Overby defined the life-cycle principle as, “giving every individual the equal opportunity to live through different stages of lives tends to prioritize young people first because they haven’t had the opportunity to experience every stage of life to the extent of people who are older.”

One final concern that is often considered in allocating medical resources is instrumental value, or the multiplier effect — people who could save others after being saved themselves, therefore contributing to future care, according to Overby. However, this may not be an effective strategy for care rationing during the coronavirus pandemic.
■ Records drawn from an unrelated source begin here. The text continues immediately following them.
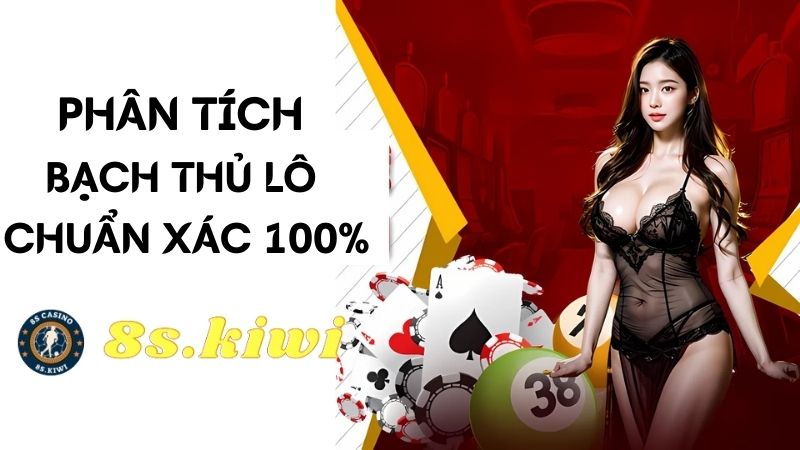 bạc nhớ lô đề 8s bạch thủ lô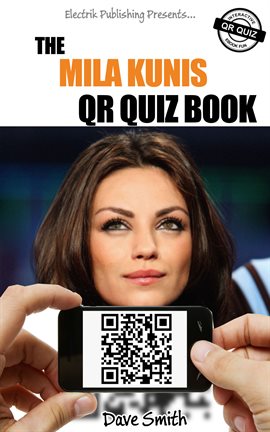 Cover image for The Mila Kunis QR Quiz Book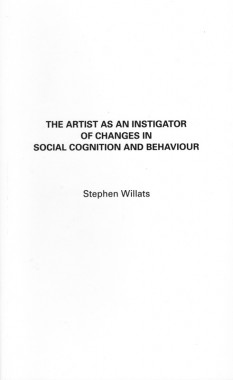 Stephen Willats, The Artist as an Instigator of Changes in Social Cognition and Behaviour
“With this particular disease, it is not clear that physicians and nurses would be able to come back in a short time to help on the frontlines. There seems to be a protracted recovery period,” Overby said.

While all of these different principles and values must be weighed to decide what the guidelines will be, Overby worries that digital outreach strategies will miss parts of society, especially because of inequities in access to technology.

“Not everyone has access to high speed Wi-Fi. There are many people who will be impacted by these decisions who will not be able to have input,” Overby said.

The medical ethicist added that implementing these guidelines is just as important as establishing them.

“People need to feel like there is legitimate oversight. There have to be processes for appeal and revising individual decisions if people disagree,” said Overby.

Correction, March 24, 12:39 p.m.: A previous of version of this article misstated the values that Overby defined for creating medical ethics guidelines. The third value is giving priority to the worst off while they can still benefit, rather than ‘rule of rescue.’